FIG. 2 shows another embodiment. FIG. 2A is a cross-sectional view of a shell-and-tube type heat exchanger, which is used, for example, as an evaporator of a refrigerating apparatus. A plurality of deformable members 3 which are tubes are built in an outer tube 1 which is a shell. The deformable member 3 is made of a shape memory polymer material, and has the same deforming function as that of the deformable member 3 described above. For example, at 0 degrees Celsius or more, the deformed member 3 has a circular cross section as shown in the figure, and at 0 degrees Celsius or less. Transforms into an elliptical shape, for example. The space outside the deformable member 3 inside the outer tube 1 is the water flow path 6, and the space inside the deformable member 3 is the refrigerant flow path 5. The refrigerant flowing in the refrigerant flow path 5 and the water flowing in the water flow path 6 exchange heat through the pipe wall surface of the deformable member 3. When the water in the water channel 6 is liquid, the deformable member 3 has a circular cross section. When the temperature of the water in the water channel 6 decreases to ice, the volume expands. At that time, the deformable member 3 has an elliptical cross section, and the volume of the refrigerant channel 5 decreases. The volume increases. This compensates for the increase in the volume of water to ice due to freezing, and prevents the outer tube 1 from bursting.

FIG. 2B is a cross-sectional view of a water pipe or the like. A deformable member 3 made of a shape memory polymer material is built in the outer tube 1. Water flows in the space outside the deformable member 3 inside the outer tube 1 as a water flow path 6, and a compressive fluid such as air is put into the cavity 4 inside the deformable member 3. Similar to the above, the deformable member 3 is deformed at the temperature of the phase change of water and ice, the volume in the water channel 6 is changed, the volume change of water and ice is compensated, and the outer tube 1 is prevented from bursting. ..

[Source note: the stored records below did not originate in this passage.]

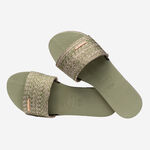 Havaianas You Malta image number null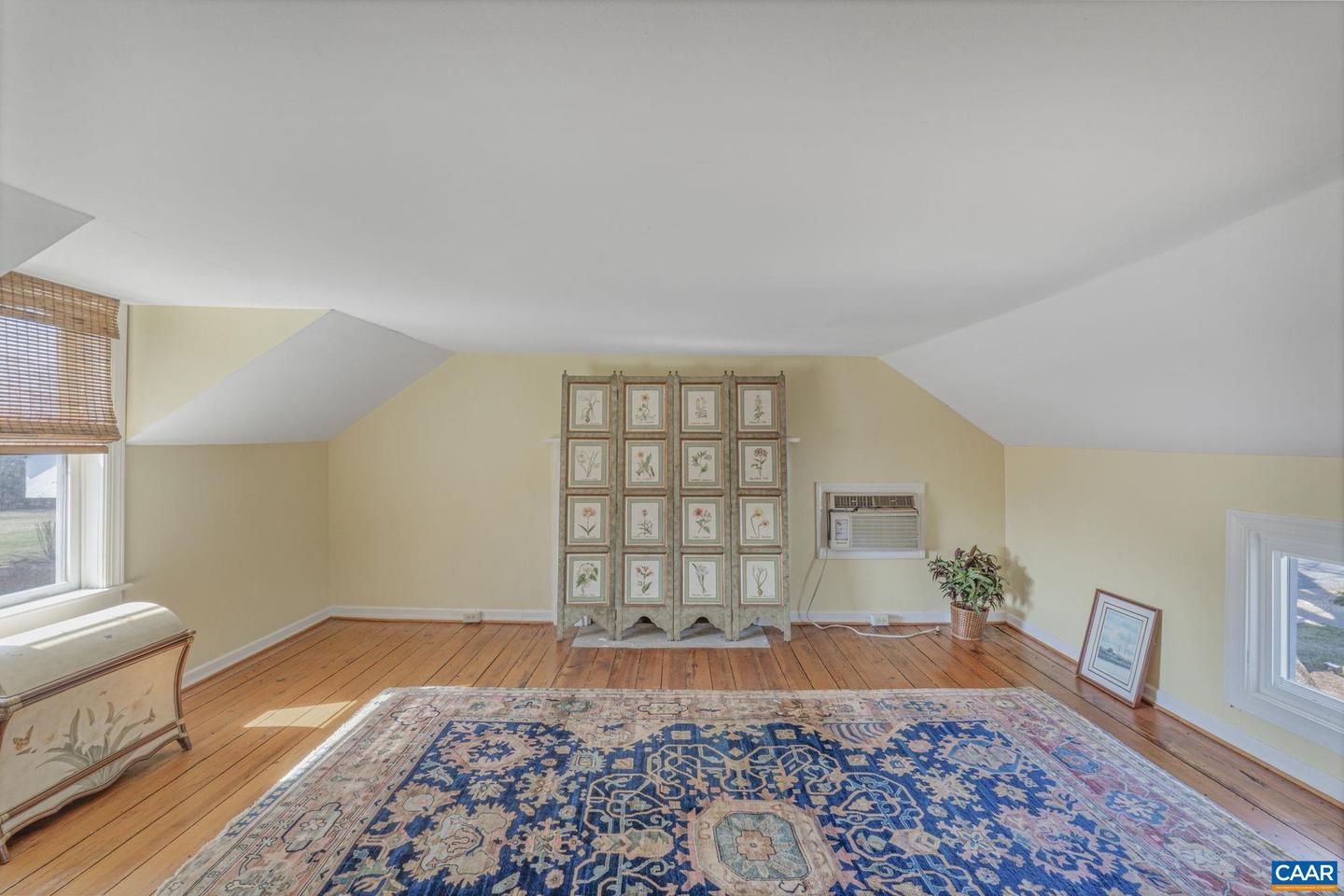 1353 BANTON SHOP RD, DILLWYN, Virginia 23936, 5 Bedrooms Bedrooms, ,3 BathroomsBathrooms,Residential,For Sale,1353 BANTON SHOP RD,662027 MLS # 662027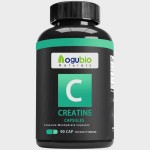 HMB Creatine Powder Manufacturer - Private Label with Vitamin D3 Betaine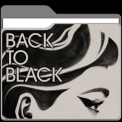 mns-backtoblack01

It should be noted that, in FIG. 1, when the water in the water flow path 6 is frozen, hot water is caused to flow into the hollow portion 4, or a heating current-carrying wire is drawn in the hollow portion 4 to conduct electricity. It is also possible to provide means for melting the ice and restoring the shape of the deformable member 3.

[0012]

[Effect of the device]

 As described above, according to the present invention, the deformation of the deformable member made of the shape memory polymer material changes the volume of the water flow path to compensate for the increase in the volume of water due to freezing. It is possible to obtain a water pipe that has the same retention property and strength as conventional ones and can reliably prevent the pipe from bursting due to freezing.

[Brief description of drawings]

FIG. 1 is a cross-sectional view of a water pipe according to an embodiment of the present invention, (A) showing an unfrozen state and (B) showing a frozen state.

2 is a cross-sectional view of a water pipe according to another embodiment of the present invention, (A) shows a shell and tube type heat exchanger, (B) shows a water pipe.

[Explanation of symbols]

1: Outer tube, 2: Inner tube, 3: Deformation member, 4: Cavity, 5: Refrigerant flow path, 6: Water flow path.

Claims (1)

[Scope of utility model registration request] 1. A water pipe characterized in that a deformable member formed in a tubular shape with a shape memory polymer material whose shape changes at freezing temperature is built in the pipe.